* EXTRACT *
-*-*-

The employer asserted that it was a serious breach of conduct
expected in the workplace and submitted that in all the
circumstances a three day penalty was appropriate.
The union claimed that the employer did not prove on the balance
of probabilities that the incident happened as alleged. The union
conceded that there was some physical contact, but not the degree
of severity as alleged by the employer. The union submitted that
there was no just cause to suspend the grievor for three days and
that at most the grievor ought to receive a letter of reprimand.
The board heard evidence from Jack Werdekker, and Abdul Quadir on
behalf of the employer, and from the grievor, on behalf of the
union. The stories were not consistent in all aspects.

-*-*-

* RECORDS PROVIDED *
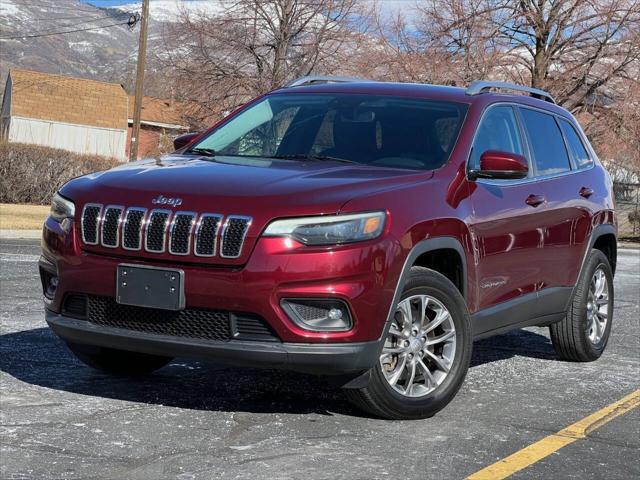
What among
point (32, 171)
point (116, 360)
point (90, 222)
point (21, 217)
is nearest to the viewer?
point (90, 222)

-*-*-

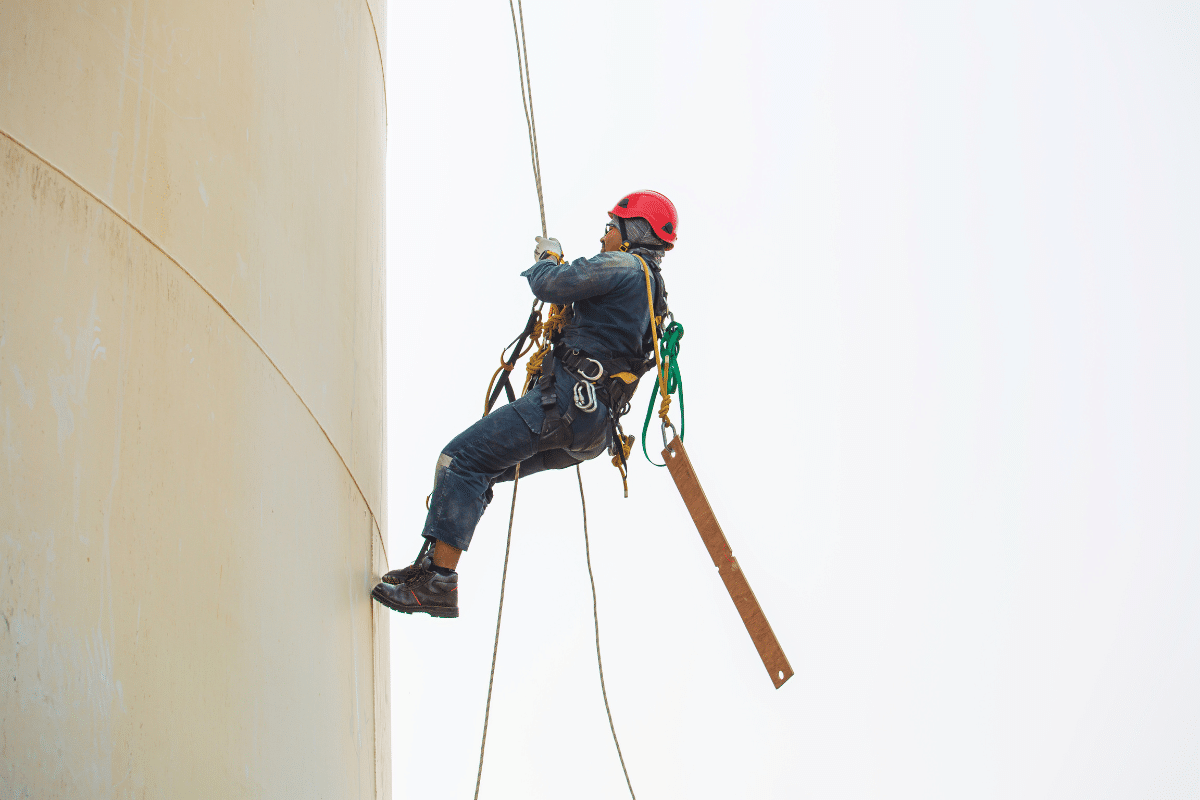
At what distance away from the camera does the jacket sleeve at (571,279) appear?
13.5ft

-*-*-

* THE PROBLEM *
In the grievance extract, what is the most the union said the grievor should receive?

* COMPLETE RESPONSE *
A letter of reprimand.